Moderate to severe micrognathia is associated with airway obstruction. Mandibular hypoplasia tends to displace the tongue posteriorly and superiorly, which, in turn, prevents normal development of the palate resulting in a palatal cleft, as discussed above. The clinical triad of micrognathia, glossoptosis, and feeding difficulty is known as the Robin sequence, which is a feature of various syndromes, for example, velocardiofacial syndrome and Stickler syndrome.

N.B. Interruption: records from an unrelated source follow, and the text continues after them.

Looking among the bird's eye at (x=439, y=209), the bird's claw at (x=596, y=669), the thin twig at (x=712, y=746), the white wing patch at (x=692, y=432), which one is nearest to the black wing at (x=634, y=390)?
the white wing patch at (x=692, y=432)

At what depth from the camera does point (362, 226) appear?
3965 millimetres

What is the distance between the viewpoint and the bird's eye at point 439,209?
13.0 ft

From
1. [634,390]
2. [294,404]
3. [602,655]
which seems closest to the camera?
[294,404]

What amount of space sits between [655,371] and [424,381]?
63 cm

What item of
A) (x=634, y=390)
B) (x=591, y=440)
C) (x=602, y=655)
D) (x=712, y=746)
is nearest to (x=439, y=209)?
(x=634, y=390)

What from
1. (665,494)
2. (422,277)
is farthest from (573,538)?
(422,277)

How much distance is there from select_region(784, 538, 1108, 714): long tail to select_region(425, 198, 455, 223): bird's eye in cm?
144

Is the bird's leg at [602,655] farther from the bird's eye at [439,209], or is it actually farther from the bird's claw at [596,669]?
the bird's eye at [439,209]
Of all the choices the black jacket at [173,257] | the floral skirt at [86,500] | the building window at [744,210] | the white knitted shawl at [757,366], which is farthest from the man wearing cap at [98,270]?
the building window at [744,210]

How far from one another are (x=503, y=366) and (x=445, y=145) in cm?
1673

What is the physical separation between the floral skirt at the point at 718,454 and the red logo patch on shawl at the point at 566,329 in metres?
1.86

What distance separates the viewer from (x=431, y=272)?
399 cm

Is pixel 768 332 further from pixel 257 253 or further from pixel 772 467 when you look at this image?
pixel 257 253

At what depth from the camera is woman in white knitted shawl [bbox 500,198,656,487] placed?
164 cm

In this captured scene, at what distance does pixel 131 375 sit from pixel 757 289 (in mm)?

Imaging of micrognathia is required primarily to assist surgical planning prior to mandibular reconstruction. Axial helical CT images using a low-dose algorithm are used to create multiplanar reconstructed images and a 3D model of the mandible and face.

The two most common predisposing factors for acute bacterial sinusitis are viral upper respiratory tract infection (URI) and allergy.¹³⁷ If symptoms are persistent (longer than 10 days), severe (high fever and purulent nasal discharge), or worsening after initial improvement, acute bacterial sinusitis is suggested. Symptoms beyond 30 days suggest subacute or chronic sinusitis.¹³⁷ The most common pathogens are Streptococcus pneumoniae, Haemophilus influenzae, and Moraxella catarrhalis.¹³⁸,¹³⁹ Staphylococcus aureus and anaerobic organisms are seen more frequently in children with severe sinus symptoms or with chronic sinusitis (present for over a year).

The ethmoid air cells are separated by thin bony septations; each air cell drains through an independent ostium into the middle meatus.¹⁴⁰ These narrow ostia are readily obstructed by inflamed mucosa. When developed, the frontal sinuses are frequently the conduit for spread of infection to the orbit or brain, the latter related to a rich emissary venous plexus between the posterior frontal sinus mucosa and the meninges. Like the frontal sinus, an infected sphenoid sinus is more prone to the development of intracranial complications.

Pediatric sinusitis occasionally arises as a result of odontogenic infection.¹⁴¹ A key CT finding is a periapical lucency due to a periapical abscess or granuloma that is dehiscent into the floor of the maxillary antrum (Fig. 3.22B). Perforation after dental trauma or a dental procedure may lead to a tract that then epithelializes to form an oroantral fistula (Fig. 3.57). Congenital bone defects and dental cysts may also act as conduits for spread of infection to the maxillary sinus.

Sinus inflammation and congestion causes increased secretions and accumulation of submucosal fluid with venous congestion.¹⁴² On CT, inflamed sinus mucosa appears as peripheral soft tissue thickening. On MRI, mucosal secretions and submucosal fluid appear hyperintense on T2-weighted sequences and hypointense on T1-weighted sequences. There is a characteristic pattern of a thin rim of enhancement of the inflamed mucosa and nonenhancement of the underlying submucosal fluid (Fig. 3.58). These are findings of sinus inflammation or congestion and not necessarily sinus infection. Sinus CT and MRI often show mucosal thickening in children who do not have signs or symptoms of sinusitis or an URI.¹⁴³ Therefore, mucosal thickening and edema seen on imaging should not be reported as “sinusitis” without supportive clinical history. Layering fluid in a sinus (air-fluid level) is more suggestive of an acute infectious sinus process (Fig. 3.58).